I bought grafted tomato plants from Suttons two years ago. They introduced this concept and range to the home grower with a selection of five grafted varieties – Conchita, Belricco, Dasher, Elegance and Santorange. I was the most impressed with Santorange, not least because it won me my first ever show class! This core range is still going strong with only one line-up change. Dasher has been dropped and replaced by a variety called Cupido A red plum cherry tomato with excellent taste, which can be harvested loose or as a truss. The fruit average 15-20 grams and have very high brix with good cracking tolerance.” 

Another new grafted variety is OranginoAn orange cocktail tomato with excellent taste. The round, shiny fruits are on uniform trusses of 8. The plant is open and fruits have an average weight of 35 grams, with a good shelf life.”

And then new and novel is a Tomato Twin.

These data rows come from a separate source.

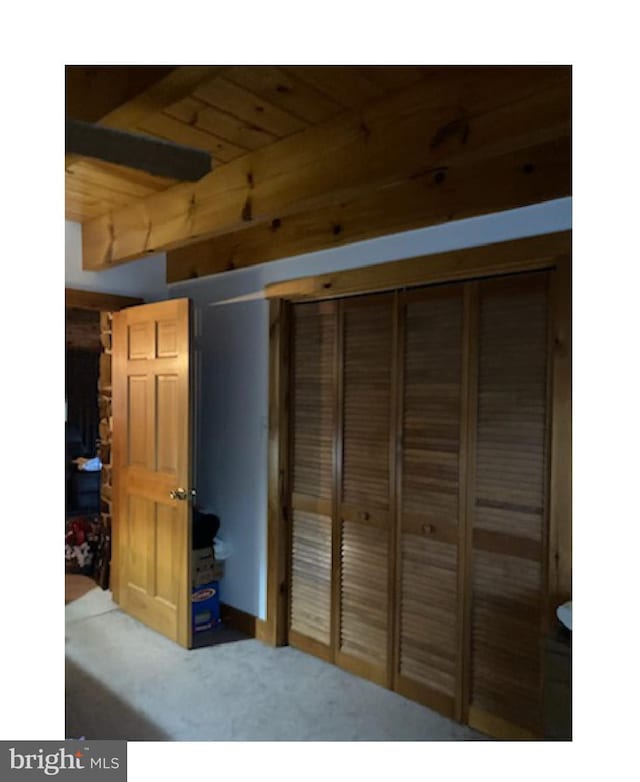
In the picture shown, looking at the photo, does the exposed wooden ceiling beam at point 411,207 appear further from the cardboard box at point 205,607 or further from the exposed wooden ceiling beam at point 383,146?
the cardboard box at point 205,607

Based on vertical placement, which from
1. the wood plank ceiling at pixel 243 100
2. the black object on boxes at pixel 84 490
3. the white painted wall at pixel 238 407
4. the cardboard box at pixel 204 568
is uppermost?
the wood plank ceiling at pixel 243 100

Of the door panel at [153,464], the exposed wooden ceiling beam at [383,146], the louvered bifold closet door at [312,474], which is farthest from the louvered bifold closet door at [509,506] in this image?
the door panel at [153,464]

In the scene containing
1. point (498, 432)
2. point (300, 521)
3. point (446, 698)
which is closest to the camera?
point (498, 432)

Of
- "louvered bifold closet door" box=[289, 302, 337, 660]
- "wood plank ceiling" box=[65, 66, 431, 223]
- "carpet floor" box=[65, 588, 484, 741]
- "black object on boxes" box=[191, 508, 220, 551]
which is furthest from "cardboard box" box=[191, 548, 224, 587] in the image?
"wood plank ceiling" box=[65, 66, 431, 223]

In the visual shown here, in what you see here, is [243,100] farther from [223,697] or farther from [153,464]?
[223,697]

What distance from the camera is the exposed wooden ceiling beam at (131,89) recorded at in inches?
43.4

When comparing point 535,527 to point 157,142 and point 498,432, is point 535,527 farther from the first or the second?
point 157,142

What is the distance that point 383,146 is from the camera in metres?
1.46

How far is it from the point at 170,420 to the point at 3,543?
5.71 ft

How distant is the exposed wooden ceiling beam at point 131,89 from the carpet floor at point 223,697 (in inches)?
67.8

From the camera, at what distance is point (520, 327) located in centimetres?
182

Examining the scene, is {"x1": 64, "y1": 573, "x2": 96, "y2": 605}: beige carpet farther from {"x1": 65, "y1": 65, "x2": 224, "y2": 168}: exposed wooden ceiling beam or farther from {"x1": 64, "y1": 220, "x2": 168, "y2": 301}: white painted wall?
{"x1": 65, "y1": 65, "x2": 224, "y2": 168}: exposed wooden ceiling beam

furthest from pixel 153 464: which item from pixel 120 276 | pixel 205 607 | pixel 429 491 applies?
pixel 429 491
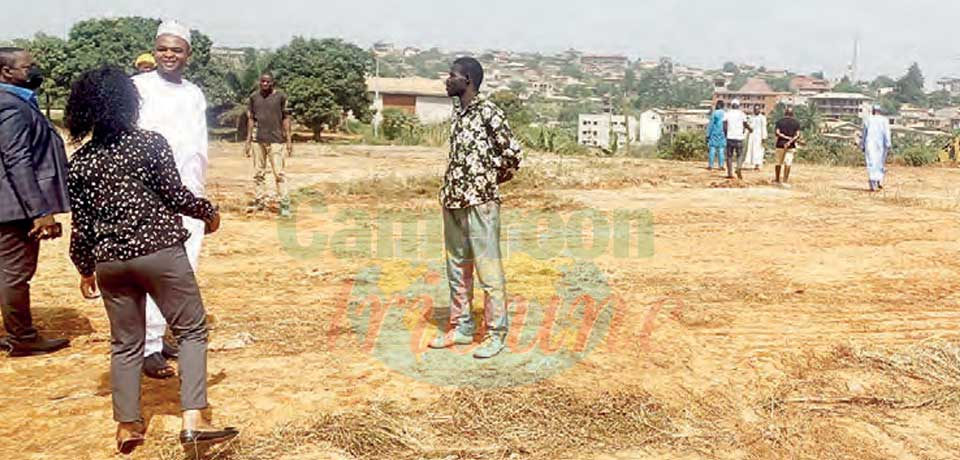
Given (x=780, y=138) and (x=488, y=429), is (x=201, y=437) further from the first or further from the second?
(x=780, y=138)

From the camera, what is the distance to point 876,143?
12969 millimetres

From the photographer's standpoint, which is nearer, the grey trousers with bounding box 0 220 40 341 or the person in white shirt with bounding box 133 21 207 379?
the person in white shirt with bounding box 133 21 207 379

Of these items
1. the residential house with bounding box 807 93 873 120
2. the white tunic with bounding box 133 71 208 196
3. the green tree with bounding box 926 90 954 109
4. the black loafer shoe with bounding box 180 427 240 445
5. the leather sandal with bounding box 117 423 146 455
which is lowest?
the leather sandal with bounding box 117 423 146 455

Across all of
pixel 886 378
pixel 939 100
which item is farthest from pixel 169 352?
pixel 939 100

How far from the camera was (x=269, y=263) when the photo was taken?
7207 millimetres

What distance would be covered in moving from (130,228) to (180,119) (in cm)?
104

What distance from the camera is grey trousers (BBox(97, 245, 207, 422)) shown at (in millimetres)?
3221

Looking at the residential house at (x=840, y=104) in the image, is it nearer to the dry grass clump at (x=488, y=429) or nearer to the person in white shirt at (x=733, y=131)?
the person in white shirt at (x=733, y=131)

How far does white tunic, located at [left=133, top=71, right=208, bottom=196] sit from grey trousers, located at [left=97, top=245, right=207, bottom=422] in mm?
883

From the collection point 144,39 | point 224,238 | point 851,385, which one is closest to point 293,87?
point 144,39

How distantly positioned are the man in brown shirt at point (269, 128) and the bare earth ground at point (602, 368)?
1.01m

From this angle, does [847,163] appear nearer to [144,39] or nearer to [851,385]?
[851,385]

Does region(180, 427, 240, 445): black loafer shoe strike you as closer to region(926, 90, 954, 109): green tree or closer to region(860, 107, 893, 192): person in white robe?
region(860, 107, 893, 192): person in white robe

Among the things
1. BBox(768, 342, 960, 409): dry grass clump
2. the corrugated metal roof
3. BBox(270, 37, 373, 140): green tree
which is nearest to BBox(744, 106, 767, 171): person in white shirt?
BBox(768, 342, 960, 409): dry grass clump
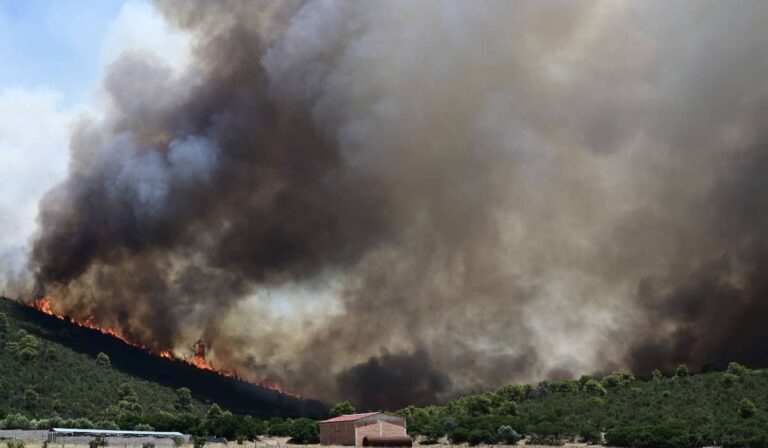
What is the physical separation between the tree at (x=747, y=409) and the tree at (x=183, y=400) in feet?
254

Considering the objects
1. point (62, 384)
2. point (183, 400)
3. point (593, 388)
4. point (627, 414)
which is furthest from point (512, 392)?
point (62, 384)

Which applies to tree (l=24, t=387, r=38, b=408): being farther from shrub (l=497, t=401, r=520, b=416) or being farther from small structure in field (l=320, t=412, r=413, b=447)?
shrub (l=497, t=401, r=520, b=416)

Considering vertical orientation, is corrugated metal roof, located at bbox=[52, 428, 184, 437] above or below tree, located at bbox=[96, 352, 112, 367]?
below

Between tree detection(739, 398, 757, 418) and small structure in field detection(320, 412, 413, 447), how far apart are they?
38.0 m

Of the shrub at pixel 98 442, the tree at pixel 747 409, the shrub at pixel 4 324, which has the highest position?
the shrub at pixel 4 324

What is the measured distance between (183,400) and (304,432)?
31.1 meters

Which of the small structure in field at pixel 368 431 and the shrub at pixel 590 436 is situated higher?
the small structure in field at pixel 368 431

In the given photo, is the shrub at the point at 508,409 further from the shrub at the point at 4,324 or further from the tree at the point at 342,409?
the shrub at the point at 4,324

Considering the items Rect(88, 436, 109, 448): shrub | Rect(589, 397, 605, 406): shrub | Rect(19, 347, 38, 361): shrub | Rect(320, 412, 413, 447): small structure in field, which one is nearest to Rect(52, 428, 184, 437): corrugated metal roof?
Rect(88, 436, 109, 448): shrub

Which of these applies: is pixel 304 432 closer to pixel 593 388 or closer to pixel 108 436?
pixel 108 436

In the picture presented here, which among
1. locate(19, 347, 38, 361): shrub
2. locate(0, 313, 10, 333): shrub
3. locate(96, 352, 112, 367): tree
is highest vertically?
locate(0, 313, 10, 333): shrub

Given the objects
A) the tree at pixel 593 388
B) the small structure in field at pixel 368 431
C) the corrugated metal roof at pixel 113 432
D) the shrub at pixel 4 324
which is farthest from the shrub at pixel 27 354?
the tree at pixel 593 388

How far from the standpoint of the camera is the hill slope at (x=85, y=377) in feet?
Answer: 347

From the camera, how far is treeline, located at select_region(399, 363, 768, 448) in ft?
274
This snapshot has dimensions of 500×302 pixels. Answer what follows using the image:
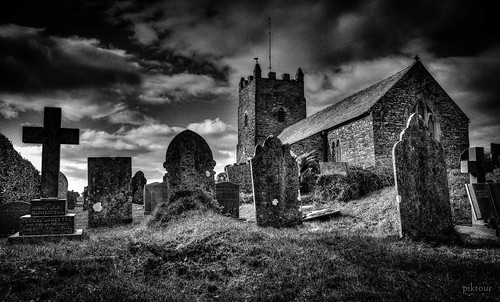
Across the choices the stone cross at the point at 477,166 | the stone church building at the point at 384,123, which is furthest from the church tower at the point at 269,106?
the stone cross at the point at 477,166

Two varieties – Florryno and Orangino on one plant. The idea being that on each plant you will get two separate fruiting stems, a variety on each stem.

They’ve clearly been living up to their name in the grafting department, as not have they introduced new varities and twins – but they’ve also been refining the grafting technique. Whereas the grafting point used to be below the cotyledon leaves, it is now higher, above the first true leaves. The advantage of this it “will lead to even earlier and bigger crops, with fruit beginning lower on the stems, producing at least one extra fruit truss per plant during the season”.

And if that wasn’t enough, this is also the year that the Three Tomato Tenors have been grafted. For the first time, you can get Gardener’s Delight, Shirley and Moneymaker all as grafted plants. I can see those being popular.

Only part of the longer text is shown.